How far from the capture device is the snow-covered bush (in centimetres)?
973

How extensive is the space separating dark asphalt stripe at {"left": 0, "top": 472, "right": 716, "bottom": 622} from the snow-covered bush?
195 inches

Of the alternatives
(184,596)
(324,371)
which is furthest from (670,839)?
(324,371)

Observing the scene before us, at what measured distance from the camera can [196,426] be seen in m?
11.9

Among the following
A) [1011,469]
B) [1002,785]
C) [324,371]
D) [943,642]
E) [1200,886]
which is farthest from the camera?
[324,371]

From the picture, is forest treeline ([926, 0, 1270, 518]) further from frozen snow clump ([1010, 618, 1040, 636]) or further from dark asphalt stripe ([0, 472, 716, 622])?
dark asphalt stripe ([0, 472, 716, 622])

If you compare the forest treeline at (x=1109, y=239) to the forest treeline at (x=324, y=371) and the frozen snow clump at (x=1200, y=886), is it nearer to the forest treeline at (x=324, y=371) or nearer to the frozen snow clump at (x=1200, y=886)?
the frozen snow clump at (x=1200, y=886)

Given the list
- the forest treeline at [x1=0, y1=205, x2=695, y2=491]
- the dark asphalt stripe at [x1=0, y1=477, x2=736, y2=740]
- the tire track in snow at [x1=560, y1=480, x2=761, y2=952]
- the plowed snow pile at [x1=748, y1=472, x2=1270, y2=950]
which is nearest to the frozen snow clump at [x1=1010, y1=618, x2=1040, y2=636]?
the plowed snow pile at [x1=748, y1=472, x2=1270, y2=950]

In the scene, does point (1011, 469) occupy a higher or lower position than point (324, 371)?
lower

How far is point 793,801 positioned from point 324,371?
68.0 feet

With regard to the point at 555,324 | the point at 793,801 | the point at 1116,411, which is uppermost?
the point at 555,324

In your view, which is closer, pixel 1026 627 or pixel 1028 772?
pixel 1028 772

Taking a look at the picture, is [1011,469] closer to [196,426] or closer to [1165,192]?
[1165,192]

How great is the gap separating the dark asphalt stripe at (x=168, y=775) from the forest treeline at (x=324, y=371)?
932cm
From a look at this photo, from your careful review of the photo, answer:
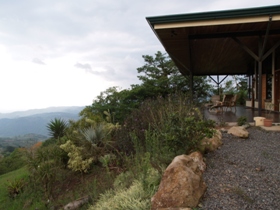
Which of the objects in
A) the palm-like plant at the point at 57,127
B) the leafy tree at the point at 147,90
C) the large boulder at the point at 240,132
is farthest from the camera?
the leafy tree at the point at 147,90

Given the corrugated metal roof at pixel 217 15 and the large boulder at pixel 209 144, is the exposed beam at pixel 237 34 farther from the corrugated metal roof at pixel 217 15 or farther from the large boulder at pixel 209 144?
the large boulder at pixel 209 144

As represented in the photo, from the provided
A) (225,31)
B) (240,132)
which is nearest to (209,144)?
(240,132)

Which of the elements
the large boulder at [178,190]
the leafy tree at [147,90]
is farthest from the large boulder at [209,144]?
the leafy tree at [147,90]

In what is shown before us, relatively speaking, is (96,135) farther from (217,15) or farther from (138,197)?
(217,15)

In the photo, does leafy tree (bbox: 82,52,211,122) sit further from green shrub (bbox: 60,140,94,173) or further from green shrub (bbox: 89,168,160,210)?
green shrub (bbox: 89,168,160,210)

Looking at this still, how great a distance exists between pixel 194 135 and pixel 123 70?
1579cm

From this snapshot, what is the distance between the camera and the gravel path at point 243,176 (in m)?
2.00

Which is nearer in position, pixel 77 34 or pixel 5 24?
pixel 5 24

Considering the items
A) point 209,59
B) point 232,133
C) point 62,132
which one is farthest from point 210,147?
point 209,59

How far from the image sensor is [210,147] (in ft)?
11.8

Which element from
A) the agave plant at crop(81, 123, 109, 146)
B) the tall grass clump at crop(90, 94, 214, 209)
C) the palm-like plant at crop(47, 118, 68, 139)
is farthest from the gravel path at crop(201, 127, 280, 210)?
the palm-like plant at crop(47, 118, 68, 139)

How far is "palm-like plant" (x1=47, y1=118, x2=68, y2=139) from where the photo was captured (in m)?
8.06

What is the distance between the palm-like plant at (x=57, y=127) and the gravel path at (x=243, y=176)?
5931mm

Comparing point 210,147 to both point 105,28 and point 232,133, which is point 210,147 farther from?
point 105,28
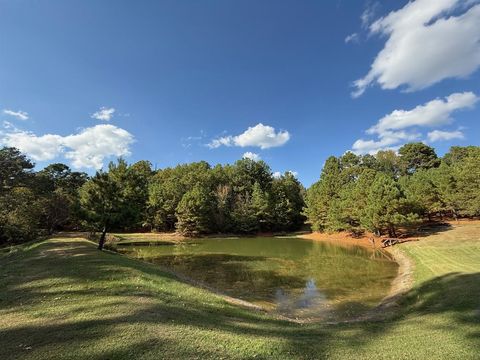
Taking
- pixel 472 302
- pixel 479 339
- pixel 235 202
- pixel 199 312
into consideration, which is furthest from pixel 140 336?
pixel 235 202

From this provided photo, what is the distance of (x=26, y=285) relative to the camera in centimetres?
1252

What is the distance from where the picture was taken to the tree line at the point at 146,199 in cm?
2558

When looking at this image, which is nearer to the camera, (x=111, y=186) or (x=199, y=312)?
(x=199, y=312)

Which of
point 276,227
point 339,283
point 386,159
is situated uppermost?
point 386,159

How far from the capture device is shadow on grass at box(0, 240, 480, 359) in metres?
6.35

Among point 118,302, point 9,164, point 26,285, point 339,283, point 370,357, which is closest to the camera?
point 370,357

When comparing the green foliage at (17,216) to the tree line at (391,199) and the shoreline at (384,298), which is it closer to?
the shoreline at (384,298)

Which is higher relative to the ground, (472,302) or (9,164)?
(9,164)

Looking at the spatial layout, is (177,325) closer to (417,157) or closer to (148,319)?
(148,319)

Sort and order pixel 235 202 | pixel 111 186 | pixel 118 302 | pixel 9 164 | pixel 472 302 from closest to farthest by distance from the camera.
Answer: pixel 118 302, pixel 472 302, pixel 111 186, pixel 9 164, pixel 235 202

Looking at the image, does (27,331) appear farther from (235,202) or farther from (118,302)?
(235,202)

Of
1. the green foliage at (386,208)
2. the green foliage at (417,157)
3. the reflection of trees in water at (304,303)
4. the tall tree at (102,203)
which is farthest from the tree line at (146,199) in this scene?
the green foliage at (417,157)

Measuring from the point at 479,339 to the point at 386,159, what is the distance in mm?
95206

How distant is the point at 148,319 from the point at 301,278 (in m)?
15.8
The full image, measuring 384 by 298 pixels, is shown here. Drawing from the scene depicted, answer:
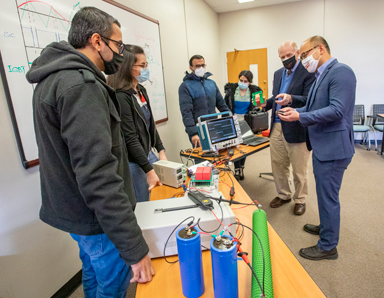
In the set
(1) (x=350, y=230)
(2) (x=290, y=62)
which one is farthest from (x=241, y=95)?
(1) (x=350, y=230)

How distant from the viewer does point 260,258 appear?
0.82 m

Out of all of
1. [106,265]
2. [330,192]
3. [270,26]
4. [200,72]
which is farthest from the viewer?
[270,26]

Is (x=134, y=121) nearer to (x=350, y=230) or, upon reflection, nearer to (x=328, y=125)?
(x=328, y=125)

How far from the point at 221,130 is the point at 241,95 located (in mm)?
1378

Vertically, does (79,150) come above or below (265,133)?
above

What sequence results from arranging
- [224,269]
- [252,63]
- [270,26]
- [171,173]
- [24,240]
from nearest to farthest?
[224,269]
[24,240]
[171,173]
[270,26]
[252,63]

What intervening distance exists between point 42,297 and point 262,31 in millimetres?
5897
______________________________
▸ **Task goal**
Set out the part of the listing above that begins with the line containing "Measuring from the" and continues through the end of the listing as a Markdown table with the columns Row and Line, one line per row, with blank lines and pictures omitted.

▸ **Output**
| Row | Line |
|---|---|
| 1 | Measuring from the point at 479,339 to the point at 386,159, what is the distance in mm? |
| 2 | 95206 |
| 3 | How distant is the point at 148,319 from the point at 301,278 (in m)? |
| 4 | 15.8 |
| 5 | The full image, measuring 384 by 298 pixels, is shown here. Drawing from the scene depicted, answer: |
| 6 | In the set |
| 7 | (1) (x=350, y=230) |
| 8 | (2) (x=290, y=62) |
| 9 | which one is farthest from (x=241, y=95)? |
| 10 | (1) (x=350, y=230) |
| 11 | How distant from the viewer does point 260,258 appear? |
| 12 | 0.82 m |
| 13 | Out of all of |
| 14 | 1. [106,265] |
| 15 | 2. [330,192] |
| 16 | 3. [270,26] |
| 17 | 4. [200,72] |
| 18 | which is farthest from the viewer? |
| 19 | [270,26] |
| 20 | Is (x=134, y=121) nearer to (x=350, y=230) or, upon reflection, nearer to (x=328, y=125)? |
| 21 | (x=328, y=125) |
| 22 | How far from the point at 221,130 is the point at 241,95 located (in mm)? |
| 23 | 1378 |
| 24 | Vertically, does (79,150) come above or below (265,133)? |
| 25 | above |
| 26 | What sequence results from arranging |
| 27 | - [224,269] |
| 28 | - [252,63] |
| 29 | - [270,26] |
| 30 | - [171,173] |
| 31 | - [24,240] |
| 32 | from nearest to farthest? |
| 33 | [224,269] |
| 34 | [24,240] |
| 35 | [171,173] |
| 36 | [270,26] |
| 37 | [252,63] |
| 38 | What intervening distance exists between point 42,297 and point 262,31 in millimetres? |
| 39 | 5897 |